DPRD Jawa Timur menyoroti BUMD yang dinilai belum menunjukkan kinerja sepadan dengan tugas besarnya dalam menambah pendapatan daerah. Di tengah tekanan agar Pendapatan Asli Daerah tidak terus tertahan, fraksi-fraksi di DPRD meminta pembenahan yang lebih nyata pada tata kelola dan ukuran kinerja perusahaan daerah.

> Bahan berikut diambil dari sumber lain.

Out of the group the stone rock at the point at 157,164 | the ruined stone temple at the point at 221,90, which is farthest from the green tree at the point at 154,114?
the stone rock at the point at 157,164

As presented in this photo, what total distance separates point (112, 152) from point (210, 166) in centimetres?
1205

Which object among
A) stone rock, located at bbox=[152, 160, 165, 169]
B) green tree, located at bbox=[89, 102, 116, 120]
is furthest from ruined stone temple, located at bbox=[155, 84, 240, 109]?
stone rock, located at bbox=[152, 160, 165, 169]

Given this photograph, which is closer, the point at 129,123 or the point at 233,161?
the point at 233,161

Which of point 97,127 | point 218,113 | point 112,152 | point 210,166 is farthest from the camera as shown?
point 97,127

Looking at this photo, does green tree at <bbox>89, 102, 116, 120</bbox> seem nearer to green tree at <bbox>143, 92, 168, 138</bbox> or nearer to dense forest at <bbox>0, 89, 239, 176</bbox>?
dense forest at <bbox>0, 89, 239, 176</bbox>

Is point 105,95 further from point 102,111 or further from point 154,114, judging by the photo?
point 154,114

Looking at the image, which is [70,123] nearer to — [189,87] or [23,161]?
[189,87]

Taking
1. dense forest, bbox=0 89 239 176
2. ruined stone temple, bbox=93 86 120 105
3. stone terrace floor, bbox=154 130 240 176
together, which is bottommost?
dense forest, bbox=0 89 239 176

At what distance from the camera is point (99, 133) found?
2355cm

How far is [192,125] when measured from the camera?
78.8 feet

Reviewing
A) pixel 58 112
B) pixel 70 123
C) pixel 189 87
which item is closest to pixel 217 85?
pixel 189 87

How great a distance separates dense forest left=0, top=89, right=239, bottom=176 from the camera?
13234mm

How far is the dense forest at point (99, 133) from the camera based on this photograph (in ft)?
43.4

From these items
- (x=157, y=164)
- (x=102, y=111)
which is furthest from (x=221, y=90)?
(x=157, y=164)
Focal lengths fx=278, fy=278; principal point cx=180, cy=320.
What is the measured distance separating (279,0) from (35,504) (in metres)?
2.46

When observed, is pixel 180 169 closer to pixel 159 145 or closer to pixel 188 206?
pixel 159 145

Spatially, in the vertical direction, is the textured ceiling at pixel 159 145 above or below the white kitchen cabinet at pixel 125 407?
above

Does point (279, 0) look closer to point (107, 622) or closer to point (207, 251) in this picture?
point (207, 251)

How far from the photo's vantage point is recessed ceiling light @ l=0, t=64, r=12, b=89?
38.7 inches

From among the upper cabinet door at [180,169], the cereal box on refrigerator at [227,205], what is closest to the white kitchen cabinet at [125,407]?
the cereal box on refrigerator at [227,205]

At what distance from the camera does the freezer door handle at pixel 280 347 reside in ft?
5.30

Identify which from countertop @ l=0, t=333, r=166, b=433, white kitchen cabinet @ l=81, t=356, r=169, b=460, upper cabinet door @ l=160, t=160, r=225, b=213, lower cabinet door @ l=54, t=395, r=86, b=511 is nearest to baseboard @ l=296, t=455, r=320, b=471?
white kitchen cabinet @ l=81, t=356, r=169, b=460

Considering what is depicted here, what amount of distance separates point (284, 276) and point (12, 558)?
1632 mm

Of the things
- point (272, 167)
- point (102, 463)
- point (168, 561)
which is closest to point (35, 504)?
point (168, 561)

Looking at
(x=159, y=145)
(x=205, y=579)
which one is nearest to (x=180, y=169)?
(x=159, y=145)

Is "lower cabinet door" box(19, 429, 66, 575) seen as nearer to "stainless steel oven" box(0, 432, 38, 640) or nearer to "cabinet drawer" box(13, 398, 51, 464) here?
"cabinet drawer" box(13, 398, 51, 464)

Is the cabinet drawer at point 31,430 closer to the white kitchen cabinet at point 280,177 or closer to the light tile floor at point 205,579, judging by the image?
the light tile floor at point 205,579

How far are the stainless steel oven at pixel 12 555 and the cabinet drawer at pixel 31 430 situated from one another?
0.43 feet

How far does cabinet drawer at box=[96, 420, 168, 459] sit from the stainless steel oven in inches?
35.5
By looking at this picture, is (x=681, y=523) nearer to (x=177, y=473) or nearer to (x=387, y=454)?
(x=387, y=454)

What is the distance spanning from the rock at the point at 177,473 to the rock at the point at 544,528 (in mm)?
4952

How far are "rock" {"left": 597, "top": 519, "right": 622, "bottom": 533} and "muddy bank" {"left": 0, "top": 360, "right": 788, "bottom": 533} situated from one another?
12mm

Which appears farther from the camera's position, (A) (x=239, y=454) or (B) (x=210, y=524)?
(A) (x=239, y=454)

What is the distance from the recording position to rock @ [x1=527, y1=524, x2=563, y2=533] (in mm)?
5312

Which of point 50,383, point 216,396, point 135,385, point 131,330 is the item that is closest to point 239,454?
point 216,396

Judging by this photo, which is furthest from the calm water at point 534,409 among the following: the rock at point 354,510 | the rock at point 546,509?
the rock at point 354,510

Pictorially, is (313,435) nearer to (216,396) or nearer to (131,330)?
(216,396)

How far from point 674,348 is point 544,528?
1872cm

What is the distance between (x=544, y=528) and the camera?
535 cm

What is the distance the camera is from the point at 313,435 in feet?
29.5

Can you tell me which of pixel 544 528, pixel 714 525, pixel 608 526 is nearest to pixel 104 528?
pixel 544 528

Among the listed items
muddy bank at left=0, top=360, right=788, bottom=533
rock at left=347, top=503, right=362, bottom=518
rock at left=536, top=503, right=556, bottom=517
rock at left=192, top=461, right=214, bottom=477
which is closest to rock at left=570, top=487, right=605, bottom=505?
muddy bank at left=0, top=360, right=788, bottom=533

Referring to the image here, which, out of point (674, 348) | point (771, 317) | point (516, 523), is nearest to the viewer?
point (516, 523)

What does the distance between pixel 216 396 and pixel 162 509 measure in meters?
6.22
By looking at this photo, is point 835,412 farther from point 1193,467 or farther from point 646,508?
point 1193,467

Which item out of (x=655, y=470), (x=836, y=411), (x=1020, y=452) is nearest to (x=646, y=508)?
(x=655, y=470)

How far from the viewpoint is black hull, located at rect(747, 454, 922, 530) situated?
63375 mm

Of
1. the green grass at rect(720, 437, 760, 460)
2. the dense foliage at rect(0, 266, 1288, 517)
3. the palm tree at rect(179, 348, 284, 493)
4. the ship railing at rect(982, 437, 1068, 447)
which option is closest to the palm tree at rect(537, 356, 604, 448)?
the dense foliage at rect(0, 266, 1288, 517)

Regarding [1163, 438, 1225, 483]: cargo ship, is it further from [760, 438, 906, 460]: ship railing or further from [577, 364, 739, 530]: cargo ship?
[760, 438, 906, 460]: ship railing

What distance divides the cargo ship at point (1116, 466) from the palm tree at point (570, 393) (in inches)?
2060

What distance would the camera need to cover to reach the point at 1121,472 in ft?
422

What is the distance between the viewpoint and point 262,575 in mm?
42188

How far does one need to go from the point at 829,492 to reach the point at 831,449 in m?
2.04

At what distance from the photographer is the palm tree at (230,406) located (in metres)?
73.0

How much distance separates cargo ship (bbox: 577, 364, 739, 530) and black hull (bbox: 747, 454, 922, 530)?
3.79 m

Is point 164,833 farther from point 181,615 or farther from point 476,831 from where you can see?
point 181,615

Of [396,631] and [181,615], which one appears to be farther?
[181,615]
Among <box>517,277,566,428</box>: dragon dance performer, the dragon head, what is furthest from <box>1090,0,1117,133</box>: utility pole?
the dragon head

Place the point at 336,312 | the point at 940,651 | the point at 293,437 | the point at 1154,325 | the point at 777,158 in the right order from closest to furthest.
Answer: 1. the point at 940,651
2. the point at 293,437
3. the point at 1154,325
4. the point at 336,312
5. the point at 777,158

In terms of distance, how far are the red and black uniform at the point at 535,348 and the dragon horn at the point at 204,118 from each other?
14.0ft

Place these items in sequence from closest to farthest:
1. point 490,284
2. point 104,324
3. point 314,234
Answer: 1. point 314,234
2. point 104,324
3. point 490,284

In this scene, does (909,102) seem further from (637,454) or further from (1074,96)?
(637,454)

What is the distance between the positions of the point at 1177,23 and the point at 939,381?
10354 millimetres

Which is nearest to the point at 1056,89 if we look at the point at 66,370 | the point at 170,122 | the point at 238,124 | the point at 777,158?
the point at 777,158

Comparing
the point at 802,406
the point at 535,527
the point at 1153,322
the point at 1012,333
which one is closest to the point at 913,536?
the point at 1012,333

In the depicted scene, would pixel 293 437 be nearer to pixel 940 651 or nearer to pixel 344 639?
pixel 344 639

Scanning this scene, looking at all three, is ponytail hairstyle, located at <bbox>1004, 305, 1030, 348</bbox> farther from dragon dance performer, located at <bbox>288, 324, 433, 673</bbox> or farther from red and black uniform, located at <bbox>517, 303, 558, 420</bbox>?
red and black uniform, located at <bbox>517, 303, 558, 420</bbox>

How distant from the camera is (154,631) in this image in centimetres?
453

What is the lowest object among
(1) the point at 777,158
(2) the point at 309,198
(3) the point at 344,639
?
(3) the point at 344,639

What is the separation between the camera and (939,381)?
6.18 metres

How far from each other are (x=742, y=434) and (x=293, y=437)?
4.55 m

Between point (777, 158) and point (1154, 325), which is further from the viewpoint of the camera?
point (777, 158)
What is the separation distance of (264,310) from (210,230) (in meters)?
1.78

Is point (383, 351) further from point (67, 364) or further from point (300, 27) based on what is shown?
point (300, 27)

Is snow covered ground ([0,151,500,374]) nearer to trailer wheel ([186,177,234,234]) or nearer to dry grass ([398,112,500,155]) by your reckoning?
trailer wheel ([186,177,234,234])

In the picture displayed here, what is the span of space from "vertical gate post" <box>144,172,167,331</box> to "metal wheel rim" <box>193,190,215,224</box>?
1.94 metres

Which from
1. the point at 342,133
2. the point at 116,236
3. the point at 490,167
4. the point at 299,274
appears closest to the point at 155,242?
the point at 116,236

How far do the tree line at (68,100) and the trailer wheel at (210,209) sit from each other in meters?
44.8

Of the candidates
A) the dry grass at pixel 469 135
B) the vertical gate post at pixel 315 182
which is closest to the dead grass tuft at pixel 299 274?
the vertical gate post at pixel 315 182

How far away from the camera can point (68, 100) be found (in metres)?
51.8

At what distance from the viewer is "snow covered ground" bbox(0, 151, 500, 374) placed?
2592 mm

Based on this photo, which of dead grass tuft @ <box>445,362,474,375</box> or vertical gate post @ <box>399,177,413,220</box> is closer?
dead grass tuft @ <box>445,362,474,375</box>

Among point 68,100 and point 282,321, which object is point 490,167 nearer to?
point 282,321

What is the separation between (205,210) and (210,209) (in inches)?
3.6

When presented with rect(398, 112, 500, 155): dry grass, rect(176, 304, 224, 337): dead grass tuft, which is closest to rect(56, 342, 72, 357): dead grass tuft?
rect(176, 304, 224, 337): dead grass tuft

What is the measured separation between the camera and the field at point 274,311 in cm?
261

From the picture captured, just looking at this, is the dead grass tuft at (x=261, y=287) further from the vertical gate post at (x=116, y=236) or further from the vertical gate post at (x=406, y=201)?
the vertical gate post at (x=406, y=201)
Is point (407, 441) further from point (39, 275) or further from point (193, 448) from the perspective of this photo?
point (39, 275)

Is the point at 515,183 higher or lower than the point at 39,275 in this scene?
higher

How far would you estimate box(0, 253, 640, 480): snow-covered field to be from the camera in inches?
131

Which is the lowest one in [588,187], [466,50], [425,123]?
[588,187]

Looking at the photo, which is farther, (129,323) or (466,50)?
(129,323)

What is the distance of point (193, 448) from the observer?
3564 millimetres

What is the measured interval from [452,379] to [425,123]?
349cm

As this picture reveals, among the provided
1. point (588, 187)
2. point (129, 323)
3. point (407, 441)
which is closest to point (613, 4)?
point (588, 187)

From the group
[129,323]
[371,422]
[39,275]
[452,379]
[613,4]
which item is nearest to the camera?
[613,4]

Sorotan itu mengemuka dalam Rapat Paripurna DPRD Jatim yang membahas Pandangan Akhir Fraksi terhadap Laporan Keterangan Pertanggungjawaban Gubernur Jawa Timur tahun anggaran 2025. Dalam forum tersebut, optimalisasi BUMD masuk ke dalam rekomendasi resmi yang disampaikan kepada pemerintah provinsi.
Tuntutan atas tata kelola yang lebih kuat
Fraksi PKS DPRD Jatim menilai kontribusi BUMD terhadap PAD masih belum optimal. Fraksi ini juga melihat beberapa BUMD belum mampu berperan sebagai penggerak ekonomi daerah maupun sebagai instrumen intervensi pemerintah di sektor strategis.
Ketua Fraksi PKS DPRD Jatim, Lilik Hendarwati, meminta Pemprov memperkuat tata kelola berbasis Good Corporate Governance secara konsisten dan terukur. Ia juga menekankan perlunya penetapan Key Performance Indicators yang berorientasi pada hasil, termasuk profitabilitas, kontribusi dividen, dan efisiensi aset.
Menurut Lilik, evaluasi terhadap direksi dan komisaris harus dilakukan secara periodik dengan ukuran yang jelas. Penilaian, kata dia, tidak cukup berhenti pada aspek administratif karena BUMD dituntut memberi hasil nyata bagi daerah.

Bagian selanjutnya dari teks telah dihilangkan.